Commercial Division Blog
Posted: August 3, 2022 / Written by: Jeffrey M. Eilender, Samuel L. Butt, Seth D. Allen, Joshua Wurtzel, Hillary S. Zilz / Category Commercial Division Justices
Default Judgment Proper Where Party Failed to Update Address and Did Not Receive Service of Process
On July 26, 2022, Justice Borrok of the New York County Commercial Division issued a decision in Shabtai v. HFZ Capital Group, LLC, 2022 NY Slip Op 50669(U) holding that a party’s failure to update its address was not a reasonable excuse for not receiving process and the subsequent failure to respond warranted a default judgment, stating:
To successfully oppose a CPLR 3215(a) motion for default judgment, a defendant must show a reasonable excuse for the default and a meritorious defense (Zhang v Jong, 195 AD3d 435, 435, 144 N.Y.S.3d 581 [1st Dept 2021]). CPLR 3012(d) also allows for an extension of time to appear or plead upon just terms and a showing of reasonable excuse for delay (Velasquez v New York City Transit Auth./MTA, 198 AD3d 555, 556, 152 N.Y.S.3d 823 [1st Dept 2021]). New York has a "strong public policy in favor of disposing of cases on their merits," and the motion court has discretion in determining what constitutes a reasonable excuse [*14] (Zhang, 195 AD3d at 435).
The failure to receive service of process predicated on the failure to maintain a proper address is, under the facts of this case, simply not a reasonable excuse (Majada Inc. v. E&A RE Capital Corp., 205 AD3d 648, 649 [1st Dept 2022]). Nor is it reasonable under the circumstances to have expected HFZ, Monroe's predecessor-in-interest by virtue of Monroe's foreclosure on their equity position, to forward anything to them. HFZ had no obligation to do so. Finally, it does not matter that the defendants were working remotely during the pandemic. Updating an address with the registered agent does not require physical presence in the office and by the defendants' own admission, their office attendance hiatus neither inhibited their ability to operate the Property, nor did it prevent them from filing the Certificate of Cancellation and otherwise intentionally trying to cause the dissolution of the Shore Club Entities.

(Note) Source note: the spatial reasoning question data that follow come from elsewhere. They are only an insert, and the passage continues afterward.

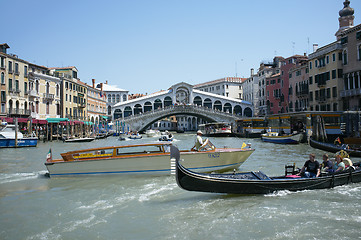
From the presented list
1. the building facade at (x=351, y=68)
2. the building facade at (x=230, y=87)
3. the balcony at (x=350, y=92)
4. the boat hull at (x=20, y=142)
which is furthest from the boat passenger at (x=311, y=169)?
the building facade at (x=230, y=87)

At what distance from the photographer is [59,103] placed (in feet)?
109

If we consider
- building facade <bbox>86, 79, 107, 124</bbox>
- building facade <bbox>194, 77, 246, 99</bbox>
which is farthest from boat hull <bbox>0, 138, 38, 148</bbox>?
building facade <bbox>194, 77, 246, 99</bbox>

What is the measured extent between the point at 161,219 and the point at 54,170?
4.40m

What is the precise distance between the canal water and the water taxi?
1.67 feet

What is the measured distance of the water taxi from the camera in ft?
28.6

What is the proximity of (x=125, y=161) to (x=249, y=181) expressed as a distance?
3561 millimetres

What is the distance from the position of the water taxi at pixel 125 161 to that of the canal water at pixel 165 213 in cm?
51

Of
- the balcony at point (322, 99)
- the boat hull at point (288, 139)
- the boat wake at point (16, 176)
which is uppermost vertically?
the balcony at point (322, 99)

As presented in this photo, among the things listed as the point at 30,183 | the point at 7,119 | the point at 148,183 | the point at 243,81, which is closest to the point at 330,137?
the point at 148,183

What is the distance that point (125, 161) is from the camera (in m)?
8.70

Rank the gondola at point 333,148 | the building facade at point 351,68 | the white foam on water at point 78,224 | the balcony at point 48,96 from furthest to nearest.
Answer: the balcony at point 48,96 < the building facade at point 351,68 < the gondola at point 333,148 < the white foam on water at point 78,224

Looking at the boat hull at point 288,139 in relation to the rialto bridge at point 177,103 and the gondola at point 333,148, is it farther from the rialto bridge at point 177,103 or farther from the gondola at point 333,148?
the rialto bridge at point 177,103

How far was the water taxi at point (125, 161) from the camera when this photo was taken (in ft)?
28.6

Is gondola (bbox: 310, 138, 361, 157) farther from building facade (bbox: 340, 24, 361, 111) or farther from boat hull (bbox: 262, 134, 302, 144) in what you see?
building facade (bbox: 340, 24, 361, 111)
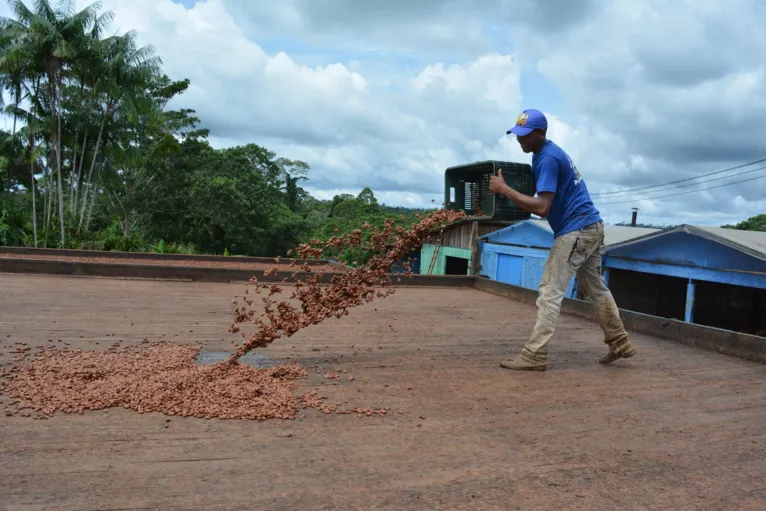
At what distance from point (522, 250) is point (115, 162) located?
15.7 m

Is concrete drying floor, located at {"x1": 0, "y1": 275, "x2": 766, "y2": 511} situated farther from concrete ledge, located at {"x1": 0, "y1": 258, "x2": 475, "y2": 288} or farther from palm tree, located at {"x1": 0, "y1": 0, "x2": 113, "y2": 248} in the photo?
palm tree, located at {"x1": 0, "y1": 0, "x2": 113, "y2": 248}

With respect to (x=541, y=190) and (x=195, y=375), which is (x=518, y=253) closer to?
(x=541, y=190)

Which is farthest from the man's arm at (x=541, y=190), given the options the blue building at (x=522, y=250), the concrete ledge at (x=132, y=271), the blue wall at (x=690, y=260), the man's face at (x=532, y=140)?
the blue building at (x=522, y=250)

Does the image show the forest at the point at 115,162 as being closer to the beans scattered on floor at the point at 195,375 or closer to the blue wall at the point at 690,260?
the blue wall at the point at 690,260

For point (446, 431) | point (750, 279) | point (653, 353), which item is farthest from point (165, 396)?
point (750, 279)

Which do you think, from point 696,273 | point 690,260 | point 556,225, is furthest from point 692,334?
point 690,260

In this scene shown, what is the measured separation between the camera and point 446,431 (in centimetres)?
249

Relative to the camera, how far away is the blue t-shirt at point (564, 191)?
3719 mm

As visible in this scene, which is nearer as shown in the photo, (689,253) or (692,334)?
(692,334)

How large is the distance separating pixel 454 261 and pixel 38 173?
1662 centimetres

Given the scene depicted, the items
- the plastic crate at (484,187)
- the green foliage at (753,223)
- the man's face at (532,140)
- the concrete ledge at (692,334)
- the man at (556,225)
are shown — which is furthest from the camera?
the green foliage at (753,223)

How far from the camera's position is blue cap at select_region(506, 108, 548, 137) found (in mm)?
3744

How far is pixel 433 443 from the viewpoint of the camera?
2.35m

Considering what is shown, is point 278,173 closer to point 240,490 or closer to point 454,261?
point 454,261
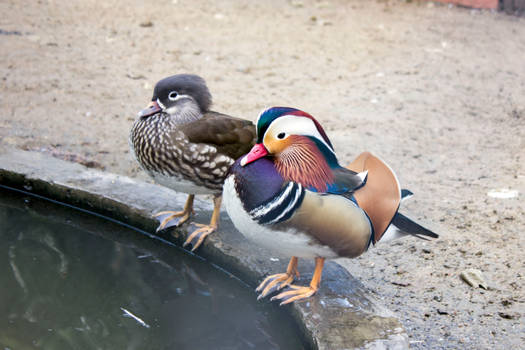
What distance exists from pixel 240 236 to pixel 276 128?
848 mm

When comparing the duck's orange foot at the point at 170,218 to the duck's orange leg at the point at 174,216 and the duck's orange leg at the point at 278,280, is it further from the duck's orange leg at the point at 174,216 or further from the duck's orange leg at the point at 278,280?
the duck's orange leg at the point at 278,280

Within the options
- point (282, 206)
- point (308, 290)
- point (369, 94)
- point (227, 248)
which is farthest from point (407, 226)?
point (369, 94)

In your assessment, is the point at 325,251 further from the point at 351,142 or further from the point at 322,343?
the point at 351,142

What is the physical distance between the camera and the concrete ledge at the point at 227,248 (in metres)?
2.20

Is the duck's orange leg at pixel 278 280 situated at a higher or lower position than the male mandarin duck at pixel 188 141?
lower

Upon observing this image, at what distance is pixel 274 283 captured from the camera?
8.15 feet

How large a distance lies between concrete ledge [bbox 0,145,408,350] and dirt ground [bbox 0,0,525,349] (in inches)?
12.9

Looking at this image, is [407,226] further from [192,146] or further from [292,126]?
[192,146]

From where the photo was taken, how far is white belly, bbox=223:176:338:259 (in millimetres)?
2170

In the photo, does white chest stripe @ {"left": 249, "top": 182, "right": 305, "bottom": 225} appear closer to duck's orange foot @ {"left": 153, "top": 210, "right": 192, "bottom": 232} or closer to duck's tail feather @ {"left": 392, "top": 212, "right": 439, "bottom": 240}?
duck's tail feather @ {"left": 392, "top": 212, "right": 439, "bottom": 240}

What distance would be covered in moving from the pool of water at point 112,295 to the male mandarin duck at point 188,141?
0.20 metres

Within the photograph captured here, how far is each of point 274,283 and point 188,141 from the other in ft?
2.39

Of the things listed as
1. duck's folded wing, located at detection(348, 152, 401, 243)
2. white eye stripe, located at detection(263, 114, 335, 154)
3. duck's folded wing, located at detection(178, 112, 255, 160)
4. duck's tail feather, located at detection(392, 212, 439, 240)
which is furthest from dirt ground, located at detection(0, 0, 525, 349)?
white eye stripe, located at detection(263, 114, 335, 154)

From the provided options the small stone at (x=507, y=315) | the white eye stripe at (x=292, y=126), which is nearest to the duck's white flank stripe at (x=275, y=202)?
the white eye stripe at (x=292, y=126)
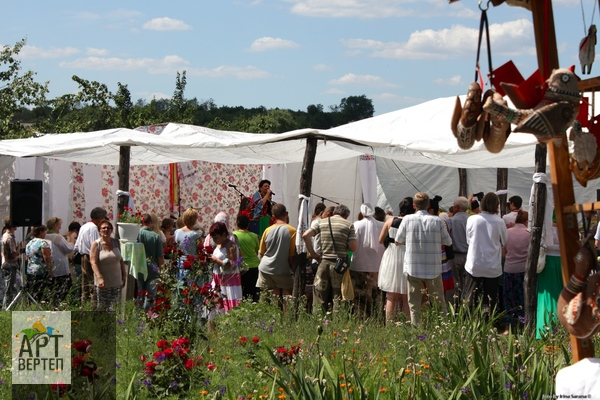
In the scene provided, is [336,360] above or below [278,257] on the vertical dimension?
below

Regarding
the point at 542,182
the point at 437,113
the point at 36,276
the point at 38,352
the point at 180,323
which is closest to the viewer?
the point at 38,352

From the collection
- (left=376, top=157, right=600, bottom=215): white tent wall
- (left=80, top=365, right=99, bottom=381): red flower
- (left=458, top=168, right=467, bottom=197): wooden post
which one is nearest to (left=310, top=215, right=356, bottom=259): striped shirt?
(left=80, top=365, right=99, bottom=381): red flower

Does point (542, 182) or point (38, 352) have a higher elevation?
point (542, 182)

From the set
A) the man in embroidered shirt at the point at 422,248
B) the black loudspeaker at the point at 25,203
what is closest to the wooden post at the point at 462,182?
the man in embroidered shirt at the point at 422,248

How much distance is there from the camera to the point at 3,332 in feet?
22.7

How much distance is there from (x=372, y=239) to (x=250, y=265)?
151 cm

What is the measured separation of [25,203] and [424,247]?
518 centimetres

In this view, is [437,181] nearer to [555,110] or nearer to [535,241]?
[535,241]

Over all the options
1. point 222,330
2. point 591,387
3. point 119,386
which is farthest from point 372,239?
point 591,387

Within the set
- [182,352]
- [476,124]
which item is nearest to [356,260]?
[182,352]

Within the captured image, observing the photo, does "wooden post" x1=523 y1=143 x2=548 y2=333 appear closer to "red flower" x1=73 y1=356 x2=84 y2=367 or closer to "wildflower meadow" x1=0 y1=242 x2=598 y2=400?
"wildflower meadow" x1=0 y1=242 x2=598 y2=400

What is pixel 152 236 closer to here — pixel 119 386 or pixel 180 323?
pixel 180 323

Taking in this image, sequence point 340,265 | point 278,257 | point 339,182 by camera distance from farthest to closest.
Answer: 1. point 339,182
2. point 278,257
3. point 340,265

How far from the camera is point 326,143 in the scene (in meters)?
11.1
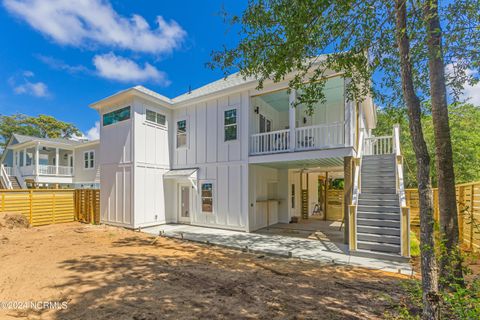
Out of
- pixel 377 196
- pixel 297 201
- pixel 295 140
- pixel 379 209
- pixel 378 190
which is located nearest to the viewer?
pixel 379 209

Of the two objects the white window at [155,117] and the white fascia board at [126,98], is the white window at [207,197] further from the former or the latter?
the white fascia board at [126,98]

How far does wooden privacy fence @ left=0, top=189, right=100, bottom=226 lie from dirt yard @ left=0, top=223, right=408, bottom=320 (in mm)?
4872

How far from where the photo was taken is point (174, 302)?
3742 millimetres

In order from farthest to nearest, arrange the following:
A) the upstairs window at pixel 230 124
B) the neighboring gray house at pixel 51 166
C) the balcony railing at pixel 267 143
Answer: the neighboring gray house at pixel 51 166, the upstairs window at pixel 230 124, the balcony railing at pixel 267 143

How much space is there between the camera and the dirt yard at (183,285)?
3.44 meters

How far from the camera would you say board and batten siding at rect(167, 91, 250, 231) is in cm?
970

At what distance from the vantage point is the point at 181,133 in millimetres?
11891

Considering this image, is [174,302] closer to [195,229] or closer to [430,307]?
[430,307]

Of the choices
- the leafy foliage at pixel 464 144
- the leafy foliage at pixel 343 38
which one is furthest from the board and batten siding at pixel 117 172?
the leafy foliage at pixel 464 144

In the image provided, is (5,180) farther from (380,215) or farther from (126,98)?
(380,215)

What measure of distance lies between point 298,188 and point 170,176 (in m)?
7.58

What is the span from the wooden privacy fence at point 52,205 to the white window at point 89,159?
25.8 feet

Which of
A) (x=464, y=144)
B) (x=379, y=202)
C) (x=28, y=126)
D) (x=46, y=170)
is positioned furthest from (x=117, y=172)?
(x=28, y=126)

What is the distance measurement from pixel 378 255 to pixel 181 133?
988 cm
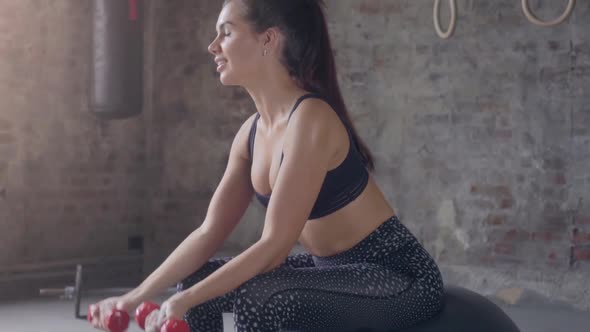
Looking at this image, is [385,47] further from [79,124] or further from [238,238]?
[79,124]

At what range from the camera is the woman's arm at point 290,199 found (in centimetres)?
166

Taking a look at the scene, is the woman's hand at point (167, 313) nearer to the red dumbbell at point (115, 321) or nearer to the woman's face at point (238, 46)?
the red dumbbell at point (115, 321)

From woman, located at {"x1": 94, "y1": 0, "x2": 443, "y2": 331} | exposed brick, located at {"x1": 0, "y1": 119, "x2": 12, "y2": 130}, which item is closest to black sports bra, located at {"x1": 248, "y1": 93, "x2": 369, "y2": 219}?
woman, located at {"x1": 94, "y1": 0, "x2": 443, "y2": 331}

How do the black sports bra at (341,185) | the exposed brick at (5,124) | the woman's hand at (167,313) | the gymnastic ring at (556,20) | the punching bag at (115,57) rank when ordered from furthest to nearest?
the punching bag at (115,57), the exposed brick at (5,124), the gymnastic ring at (556,20), the black sports bra at (341,185), the woman's hand at (167,313)

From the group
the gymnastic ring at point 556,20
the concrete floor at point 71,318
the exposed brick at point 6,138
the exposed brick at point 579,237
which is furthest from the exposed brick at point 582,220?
the exposed brick at point 6,138

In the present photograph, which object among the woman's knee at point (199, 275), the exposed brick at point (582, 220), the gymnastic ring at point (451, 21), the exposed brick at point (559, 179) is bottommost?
the exposed brick at point (582, 220)

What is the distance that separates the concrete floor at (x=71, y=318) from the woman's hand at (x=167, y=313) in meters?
2.04

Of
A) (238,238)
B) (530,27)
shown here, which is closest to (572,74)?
(530,27)

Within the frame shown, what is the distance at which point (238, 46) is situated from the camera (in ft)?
6.05

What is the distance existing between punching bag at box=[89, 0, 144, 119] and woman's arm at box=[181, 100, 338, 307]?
3045mm

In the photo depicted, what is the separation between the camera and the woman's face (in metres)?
1.84

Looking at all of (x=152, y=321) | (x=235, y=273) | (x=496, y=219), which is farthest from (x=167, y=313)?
(x=496, y=219)

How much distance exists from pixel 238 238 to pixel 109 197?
85cm

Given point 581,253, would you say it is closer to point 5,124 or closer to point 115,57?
point 115,57
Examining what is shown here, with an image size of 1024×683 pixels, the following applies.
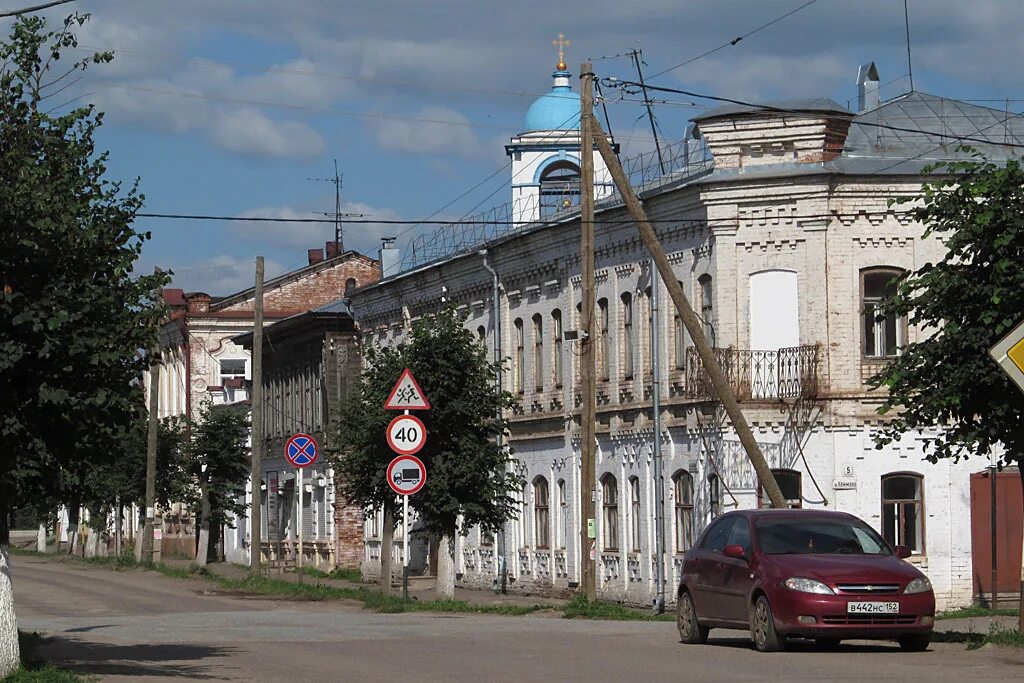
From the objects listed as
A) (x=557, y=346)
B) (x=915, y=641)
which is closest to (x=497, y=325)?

Shanker v 119 E. 30th, Ltd., 63 AD3d 553, 554, 881 N.Y.S.2d 98 (1st Dept 2009), Berardi Stone Setting, Inc. v Stonewall Contracting Corp., 170 AD3d 934, 936, 96 N.Y.S.3d 318 (1st Dept 2019), Raiola v 1944 Holding Ltd., 1 AD3d 296, 296, 767 N.Y.S.2d 595 (1st Dept 2003) and Cantarelli S.P.A. v L. Della Cella Co., 40 AD3d 445, 446, 837 N.Y.S.2d 40 (1st Dept 2007) do not compel a different result. The Shanker, Berardi, and Raiola courts held that a default can be vacated pursuant to CPLR 317 where a defendant was not personally served, did not receive actual notice, and otherwise has a meritorious defense. CPLR 317 however does not apply to the case at nisi prius. [*15] In this case, as discussed above, the defendants were personally served. Nor are the defendants entitled to relief based on Cantarelli. In Cantarelli, when the defendants received the summons and complaint after the time to answer had expired, the defendant's attorney promptly reached out and negotiated a standstill agreement. When the negotiations broke down, the plaintiff immediately moved for a default judgment (Cantarelli, 40 AD3d at 446). The Court held that the defendant had a reasonable excuse based on law office failure to negotiate the right to file a late answer and a meritorious defense based on the fact that it received less than the goods that the plaintiff billed it for and having provided documentation to the court in support of its position (id.). This is simply not this case here. The defendants in this case were well aware of Mr. Shabtai's position and actively sought to frustrate [**7] his interest and avoid their obligation to pay him. Thus, the motion must be granted and the cross-motion must be denied.